はる四月白くさびしき花水木もうすぐ夫のなずき削らる

佐波洋子『時のむこうへ』(平成24年、角川書店)

 「なずき」は脳のことであるが、脳が削られるとは穏やかな状況ではない。作者の夫は脳腫瘍を患い、何度か手術をしているようだ。近くまた手術を控えているのであろう。「脳の手術」というと生々しいが、「なずきが削られる」というと何か救われる気がする。

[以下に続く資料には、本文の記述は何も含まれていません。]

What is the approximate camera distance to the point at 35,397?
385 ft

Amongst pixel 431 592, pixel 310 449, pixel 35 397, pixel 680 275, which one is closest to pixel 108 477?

 桜の花が散るとすぐに花水木が咲く。桜は淋しさの中にも華やかさがあるが、花水木は華やかさは少なく、淋しさが強い。理由は判らないが、色が関係しているのかも知れないと思う。桜にもいろいろな種類があるが、本土で最も一般的なソメイヨシノは淡いピンク色である。花水木の花もピンク色のものもあるが、この作品の花水木は白であるので、ピンク色の比較すれば淋しい印象を受けるのかも知れない。

 この一首では白い花水木の淋しさと、夫の手術を控えた不安とが見事に対応している。淋しさと不安感が互いに響き合っているようだ。

 なお、この歌集は、夫の病気の事の他に、作者が一歳の時に満州で生き別れた生母の死も大きなテーマとなっている。